Last Friday, coinciding with Earth Day celebrations worldwide, Britain’s National Grid announced to the media it produced 24 hours of electricity without burning coal, the first time Britain’s power went coal-free in 135 years.
“First coal-free day in Britain since Industrial Revolution” read the BBC news headline.
Britain’s National Grid has gradually been replacing its coal-based electricity plants. The country already went coal-free for several hours during several periods over the past few years. Last May, for instance, solar power in the UK produced more electricity than coal across the whole month, according to research by analysts at Carbon Brief, a UK-based web site covering the latest developments in climate science, climate policy and energy policy.
The British government has pledged to phase out all coal-fired electricity by 2025. Coal accounted for only 23 percent of Britain’s electric power in 2015, and was only at 9 percent last year.
But while the coal industry is undergoing what many analysts and investors say is a permanent downsizing not only in Britain, but in many parts of the world, coal demand in Southeast Asian countries, including the Philippines, is set to triple in the next 25 years.
A recent BusinessMirror special report, “Power struggle: Solar, wind challenge coal as more affordable energy source”, said the Philippines has 30 coal-operating contracts in the development and production phase; 48 coal-operating contracts in the exploration phase; and 83 small-scale coal-mining operators as of July 2016.
According to the Department of Energy, coal has the highest contribution to the country’s current power-generation mix at almost 45 percent as of 2015. Based on the current installed power-generation capacity of 18,765 megawatts (MW), a 45-percent share translates to $8.54 billion in coal investments.
It’s not an exaggeration to say the coal industry is booming in the Philippines, bucking a global trend and giving gasping coal exporters hope. We seem to be embracing coal while others are walking away from it, even after our country has officially ratified its commitment to the Paris Agreement to reduce carbon emissions by 70 percent in 2030.

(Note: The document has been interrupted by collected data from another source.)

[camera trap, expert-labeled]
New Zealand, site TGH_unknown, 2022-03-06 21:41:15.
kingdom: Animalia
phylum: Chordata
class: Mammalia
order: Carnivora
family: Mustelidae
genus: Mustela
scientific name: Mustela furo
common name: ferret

The construction of a coal plant anywhere in the Philippines would always face significant environmental and social challenges, more so now that climate-change concerns have become a global focus and other countries are greening their grids. Plans to build more coal plants have already sparked protests and negative media attention from environment activists in various parts of the country.
The government says coal plants are part of a critical energy infrastructure that can provide our fast-developing industries and regions with the much-needed energy security they lack right now. Energy officials also say modern coal plants can be cleaner and safer than most conventional coal plants, as they use new and advanced technology, and that demands to produce 100-percent electricity from renewable energy are impossible.
But there is also clearly something wrong in the picture when a country that has abundant renewable-energy resources still has a strong dependence on coal power plants, even as other countries are shifting to renewable energy in the hope of curbing climate change.
Carbon emissions from coal are the worst, according to a recent Greenpeace study, “Coal: A public health crisis [Diseases and deaths attributed to coal use in the Philippines]”.
Deaths due to stroke, heart and other cardiovascular diseases, and respiratory
illnesses due to air pollution may go up from the current 960 annual premature deaths to 2,410 deaths per year, with the construction and operation of more coal power plants in the Philippines, the study said.
The study was based on research conducted by Harvard University on the impacts of emissions coming from coal-fired power plants in selected countries in Asia. The Philippine version evaluated 13 operational coal-fired power plants in the Philippines with a combined installed capacity of 3,799.10 MW, as well as the potential impacts of plans to build new coal-fired power plants, which could dramatically increase levels of sulfur dioxide, nitrogen oxide and other harmful emissions.
We urge the government to continue exploring the many currently available alternatives to coal power that would allow us to meet our energy needs while reducing emissions of greenhouse gases and other pollutants, including renewable-energy sources, like wind, solar, hydro and biomass.
While the direct price of electricity from the country’s coal plants may be low, it doesn’t reflect the staggering and lasting costs of coal-related air and water pollution, mining accidents, permanently altered landscapes and climate-change effects.